Impact of elevated UV-B radiation on Toarcian spores and pollen mutagenesis.

Studies on extant spores belonging to the family of clubmosses (e.g., Lycopodium) have shown that micro-FTIR spectroscopic analyses can reveal the quantity of UV-absorbing compounds (UACs) in the organic walls of the spores and thus be used to reconstruct UV-B radiation and the ozone layer degradation rates at the time of formation of the spore. Here, we present new data from Toarcian age sporomorphs from marine organic-rich marls to shales, deposited in the offshore to shoreface environments from a core from the Paris Basin, France, to evaluate the applicability of this method in the geological record. Our results are integrated with existing high-resolution geochemical and geodynamic data from the core to provide a comprehensive understanding of the system. Understanding the fluctuations in UV-B radiation during the Early Toarcian would allow us to understand whether Karoo and Ferrar Large Igneous Province activity resulted in the release of halides that triggered a depletion of the ozone column in the atmosphere, leading to increased UV-B exposure on Earth’s surface, potentially contributing to environmental and ecological perturbations on land and in the oceans. A quantitative palynofacies analysis performed on 32 samples from the core revealed the presence of anoxic conditions during the deposition of the deeper portion of the core, reflected in the abundance of AOM and lack of sporomorphs and marine elements in the palynological record. On the other hand, the palynological record shows a decrease in AOM and an increase in sporomorphs and marine elements at the passage from the Bifrons Zone to the Variabilis Zone, marking a shift to a shallower marine depositional environment characterised by enhanced continental inputs and decreased oxygen depletion. Previous studies of the early Toarcian Carbon Isotope Interval have revealed teratological pollen and spores from localities in the northern hemisphere, linking these mutations to prolonged exposure to enhanced UV-B radiation.

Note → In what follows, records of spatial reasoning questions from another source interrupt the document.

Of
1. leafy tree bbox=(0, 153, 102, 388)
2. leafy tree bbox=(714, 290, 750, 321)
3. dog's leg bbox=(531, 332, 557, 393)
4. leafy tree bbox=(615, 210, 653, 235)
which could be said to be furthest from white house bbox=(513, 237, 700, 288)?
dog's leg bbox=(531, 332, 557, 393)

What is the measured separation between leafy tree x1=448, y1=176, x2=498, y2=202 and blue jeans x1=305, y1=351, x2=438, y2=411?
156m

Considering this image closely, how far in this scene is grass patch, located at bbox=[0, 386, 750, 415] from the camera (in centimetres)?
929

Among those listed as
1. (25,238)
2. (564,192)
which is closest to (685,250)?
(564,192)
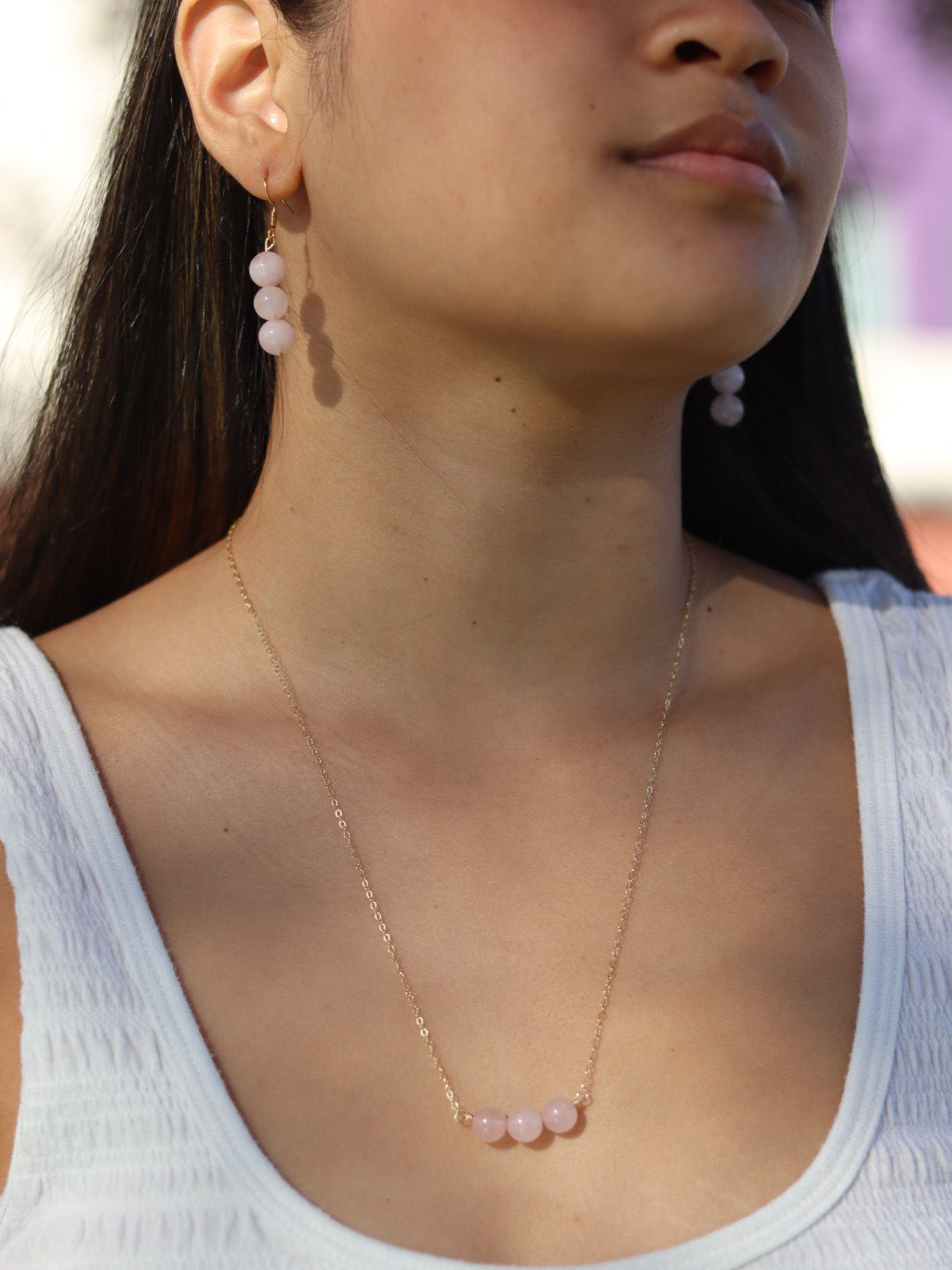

Using micro-FTIR, sporomorph morphology analysis (via SEM), palynofacies models and integrating this with existing data we are able to better link changes in vegetation with LIP activity. Understanding the impact of volcanic activity on atmospheric chemistry and ozone thickness, which increases UV-B rays reaching Earth, would help us grasp their effects on life and how UV-B changes influence mutagenesis in organisms and eventually have a role in extinction events.